第156話 冬休み前最後の学院

「はあ? そんなこと言われたのか?」

「うん」

「というか兄って言ったら、侯爵家の嫡男のことだよな。ああ、そういえば第一王子殿下と同い年か?」

「そうなんだ。取り巻き候補……他の派閥の候補はいないの? だって、上も下も西の侯爵派閥ってバランス的に悪い気がするんだけど」

「そもそも中立派だから王子の側近とか、あり得ないって話をしただろう? まあ、対価をもらうことにはなったが……そうだな……ちょっと第一王子殿下の周りを調べてみるか」

「ガラスの時間が削られてるし、お昼満足に食べられなかったし散々だよ」


 俺がため息を吐くと、師匠が封筒を見せてくれた。

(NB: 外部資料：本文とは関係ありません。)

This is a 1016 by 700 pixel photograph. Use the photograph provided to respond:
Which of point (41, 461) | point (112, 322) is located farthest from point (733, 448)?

封蝋の紋章が王家だった。

「……王妃様のお茶会の招待状、もう届いてるぞ」

 早すぎるよ! 今日言われたばっかりだよ!?

「ええ……タビーたちが屋敷に来るって言ったらアリファーン殿下も遊びに来たいって言ってたし、なんだろう、そんな懐かれるようなことしてないのに」

「そうだなあ……そんなところかもなあ」

 師匠が苦笑していた。そんなところってどこなんだろう?

「招待状は参加の返事を出すほかはないな。話は変わるがマナーやダンスは乗馬は大丈夫か?」

「……ギードとカリーヌに頼んでくる!」

 特にダンスが危険なんだよ! 乗馬は何とかなるけど!

 二人は代わる代わる指導してくれた! さすが先輩!


 そして実技試験は何とかなった。


 他の座学も単位を順調にとった。

 それと並行して、父に持っていってもらう誕生日プレゼントを用意した。

 父には黒いガラスのガラスペン。魔馬のブルーのイメージだ。

 母にはペンダントトップ。フューミングで、花をガラスに閉じ込めたような模様にした。

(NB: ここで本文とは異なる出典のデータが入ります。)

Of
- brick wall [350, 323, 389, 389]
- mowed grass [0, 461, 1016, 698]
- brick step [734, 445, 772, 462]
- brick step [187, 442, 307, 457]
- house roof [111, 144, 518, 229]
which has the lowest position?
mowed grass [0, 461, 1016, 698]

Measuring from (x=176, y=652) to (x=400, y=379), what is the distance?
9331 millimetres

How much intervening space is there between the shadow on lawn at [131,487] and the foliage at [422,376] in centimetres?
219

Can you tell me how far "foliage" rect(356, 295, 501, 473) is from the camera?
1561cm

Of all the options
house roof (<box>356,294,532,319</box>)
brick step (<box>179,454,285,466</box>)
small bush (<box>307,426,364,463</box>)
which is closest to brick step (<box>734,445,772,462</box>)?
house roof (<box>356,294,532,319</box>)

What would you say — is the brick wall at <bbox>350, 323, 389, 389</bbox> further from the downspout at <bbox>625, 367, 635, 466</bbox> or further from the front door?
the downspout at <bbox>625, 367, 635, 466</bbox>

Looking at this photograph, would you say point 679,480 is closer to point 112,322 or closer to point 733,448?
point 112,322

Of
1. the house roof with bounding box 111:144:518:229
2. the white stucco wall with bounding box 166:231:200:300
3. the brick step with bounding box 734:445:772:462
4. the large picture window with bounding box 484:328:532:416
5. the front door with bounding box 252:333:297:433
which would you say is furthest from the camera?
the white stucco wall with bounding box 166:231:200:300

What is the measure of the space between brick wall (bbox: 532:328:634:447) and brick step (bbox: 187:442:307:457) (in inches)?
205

 イオには透明な軸に剣のような模様が見えるガラスペンを作った。色は緑がメインカラー。

 それと、ネリアにも母とお揃いのペンダントトップを。母のものより小ぶりで、仕事にも差し支えないようにした。

 ローワンとウォルトは九月と八月だからまだいいかな?


 そして父が領に戻る日がやってきた。ハンスは居残りだ。


「ルオ、元気でな」

「うん! 父様もね!」

 父様が見えなくなるまで見送った。


 ◇◆◇


「あ。ルオ、雪だ」

 実技棟に向かう渡り廊下の途中から降りだした雪が見えた。こっちの雪は粒が大きいな。

「ほんとだ」

 手に取ってみると、湿った雪で、すぐ解けた。

「もうすぐ冬期休暇だからなあ」

 タビーがしみじみと言っていた。

「王宮に行かないといけないんだったよね」

「ああ」

 二人ではあとため息を吐いた。着ていく服がないなと思っていたら服が届いた。

 サイズがぴったりだった。王家の情報網も凄いな。

「服まで用意されて、逃がさないって言われてるようで怖い」

 タビーが怯えていた。

 更衣室で着替えて教室に行くと師匠が待っていた。手には紙の束。


「さて、今季の成績表を配る。取得単位が少ないものは冬期休暇明けに相談に乗るからあまり気にするな。その代わり相談もしに来ない者のことは知らないからそのつもりでな」

 救済が欲しい人は相談に行くんだな。俺はどうなんだろう。この成績。そこそこできてるって思いたい。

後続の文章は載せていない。